## EXERCISE DETAILS
Arrange as a numbered list everything from the line containing "What is the measurement" down to the final line of the entries, leaving out blank lines.

## SUPPLIED RECORDS
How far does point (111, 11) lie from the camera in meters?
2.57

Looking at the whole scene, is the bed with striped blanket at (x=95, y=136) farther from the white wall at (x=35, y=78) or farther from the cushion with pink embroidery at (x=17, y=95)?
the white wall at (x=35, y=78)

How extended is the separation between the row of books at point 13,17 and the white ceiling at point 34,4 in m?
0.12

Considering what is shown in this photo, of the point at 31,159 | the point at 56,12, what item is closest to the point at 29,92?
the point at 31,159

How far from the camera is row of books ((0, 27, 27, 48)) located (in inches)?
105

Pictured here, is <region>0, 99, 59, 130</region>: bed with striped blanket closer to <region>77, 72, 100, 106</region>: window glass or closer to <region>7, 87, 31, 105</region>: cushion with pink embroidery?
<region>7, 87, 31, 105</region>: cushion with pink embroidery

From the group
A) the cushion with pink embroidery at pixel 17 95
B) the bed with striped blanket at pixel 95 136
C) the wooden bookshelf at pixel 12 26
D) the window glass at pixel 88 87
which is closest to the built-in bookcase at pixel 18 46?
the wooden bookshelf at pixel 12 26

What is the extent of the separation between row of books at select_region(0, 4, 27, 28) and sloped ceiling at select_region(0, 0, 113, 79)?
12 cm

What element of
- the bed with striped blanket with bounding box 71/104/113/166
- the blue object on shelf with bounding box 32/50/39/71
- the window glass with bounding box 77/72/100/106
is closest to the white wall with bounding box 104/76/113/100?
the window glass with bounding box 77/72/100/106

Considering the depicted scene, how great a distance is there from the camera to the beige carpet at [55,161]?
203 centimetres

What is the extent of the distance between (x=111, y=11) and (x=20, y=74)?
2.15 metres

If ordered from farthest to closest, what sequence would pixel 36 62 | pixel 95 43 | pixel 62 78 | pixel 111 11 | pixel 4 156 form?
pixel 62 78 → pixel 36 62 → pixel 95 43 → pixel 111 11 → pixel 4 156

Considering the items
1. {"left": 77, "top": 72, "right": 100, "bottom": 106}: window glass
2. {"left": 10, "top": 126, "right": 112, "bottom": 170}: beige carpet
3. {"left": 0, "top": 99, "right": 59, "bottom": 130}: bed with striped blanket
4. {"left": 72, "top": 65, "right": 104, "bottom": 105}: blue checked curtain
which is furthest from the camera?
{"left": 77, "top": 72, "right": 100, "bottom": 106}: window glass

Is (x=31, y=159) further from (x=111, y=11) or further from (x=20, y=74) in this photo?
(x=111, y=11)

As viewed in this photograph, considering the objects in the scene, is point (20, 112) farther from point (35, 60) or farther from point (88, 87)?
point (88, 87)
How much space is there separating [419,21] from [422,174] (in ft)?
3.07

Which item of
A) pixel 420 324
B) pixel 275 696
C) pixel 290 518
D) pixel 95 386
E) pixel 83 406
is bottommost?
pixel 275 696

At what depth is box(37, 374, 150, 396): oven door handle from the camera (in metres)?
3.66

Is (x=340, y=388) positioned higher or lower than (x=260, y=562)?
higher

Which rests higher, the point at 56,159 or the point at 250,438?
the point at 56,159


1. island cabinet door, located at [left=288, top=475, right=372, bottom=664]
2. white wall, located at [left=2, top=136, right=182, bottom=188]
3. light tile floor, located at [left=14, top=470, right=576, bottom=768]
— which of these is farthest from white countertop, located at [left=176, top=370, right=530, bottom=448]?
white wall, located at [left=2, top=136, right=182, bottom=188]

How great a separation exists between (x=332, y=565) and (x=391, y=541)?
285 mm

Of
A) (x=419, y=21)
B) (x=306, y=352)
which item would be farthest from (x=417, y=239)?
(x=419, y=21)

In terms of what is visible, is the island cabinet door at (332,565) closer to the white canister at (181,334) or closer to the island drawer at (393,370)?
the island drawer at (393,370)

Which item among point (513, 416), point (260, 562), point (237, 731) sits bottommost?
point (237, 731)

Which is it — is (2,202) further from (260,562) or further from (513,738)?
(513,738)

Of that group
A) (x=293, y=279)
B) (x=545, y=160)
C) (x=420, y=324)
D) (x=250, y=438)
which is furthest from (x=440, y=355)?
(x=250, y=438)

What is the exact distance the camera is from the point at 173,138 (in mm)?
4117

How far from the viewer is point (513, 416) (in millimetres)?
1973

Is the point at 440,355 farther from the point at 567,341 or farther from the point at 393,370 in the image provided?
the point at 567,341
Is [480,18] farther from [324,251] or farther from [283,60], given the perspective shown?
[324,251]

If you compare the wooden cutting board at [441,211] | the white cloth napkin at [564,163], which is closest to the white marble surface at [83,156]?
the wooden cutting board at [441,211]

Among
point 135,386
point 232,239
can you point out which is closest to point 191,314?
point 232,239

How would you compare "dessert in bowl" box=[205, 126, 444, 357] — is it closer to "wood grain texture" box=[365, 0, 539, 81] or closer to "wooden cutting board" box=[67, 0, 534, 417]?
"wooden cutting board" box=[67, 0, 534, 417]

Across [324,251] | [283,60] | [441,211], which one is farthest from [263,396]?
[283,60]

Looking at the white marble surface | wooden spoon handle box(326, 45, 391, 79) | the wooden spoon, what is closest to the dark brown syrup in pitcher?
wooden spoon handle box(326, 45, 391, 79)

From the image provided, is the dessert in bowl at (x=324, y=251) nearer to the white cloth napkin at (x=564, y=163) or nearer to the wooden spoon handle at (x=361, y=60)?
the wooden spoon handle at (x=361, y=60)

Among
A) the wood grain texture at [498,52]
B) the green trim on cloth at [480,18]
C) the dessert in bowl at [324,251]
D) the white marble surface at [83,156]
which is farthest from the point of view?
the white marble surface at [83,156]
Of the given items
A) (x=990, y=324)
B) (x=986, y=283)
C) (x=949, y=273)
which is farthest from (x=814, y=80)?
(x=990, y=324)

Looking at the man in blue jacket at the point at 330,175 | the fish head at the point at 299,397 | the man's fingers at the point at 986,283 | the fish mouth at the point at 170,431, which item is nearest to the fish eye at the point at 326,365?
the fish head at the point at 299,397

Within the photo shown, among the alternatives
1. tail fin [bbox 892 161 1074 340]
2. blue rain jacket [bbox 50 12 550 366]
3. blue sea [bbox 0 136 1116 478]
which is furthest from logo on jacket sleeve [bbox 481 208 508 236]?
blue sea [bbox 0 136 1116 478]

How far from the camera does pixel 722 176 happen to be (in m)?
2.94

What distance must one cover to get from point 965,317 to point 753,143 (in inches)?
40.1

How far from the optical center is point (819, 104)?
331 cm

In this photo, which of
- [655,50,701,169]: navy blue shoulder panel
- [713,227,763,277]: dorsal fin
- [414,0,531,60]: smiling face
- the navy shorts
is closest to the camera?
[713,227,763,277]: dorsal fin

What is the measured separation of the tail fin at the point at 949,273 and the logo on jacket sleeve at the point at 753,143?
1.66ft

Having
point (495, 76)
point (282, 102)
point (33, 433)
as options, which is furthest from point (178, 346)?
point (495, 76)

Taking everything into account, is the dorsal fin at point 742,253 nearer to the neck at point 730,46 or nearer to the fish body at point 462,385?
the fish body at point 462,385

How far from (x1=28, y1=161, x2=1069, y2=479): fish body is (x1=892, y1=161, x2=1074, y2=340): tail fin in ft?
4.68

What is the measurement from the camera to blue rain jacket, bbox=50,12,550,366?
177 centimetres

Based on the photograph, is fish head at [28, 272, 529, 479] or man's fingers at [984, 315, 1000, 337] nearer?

## TASK SOLUTION
1. What is the measurement from the camera to blue rain jacket, bbox=50,12,550,366?
2. 177 centimetres
3. Based on the photograph, is fish head at [28, 272, 529, 479] or man's fingers at [984, 315, 1000, 337] nearer?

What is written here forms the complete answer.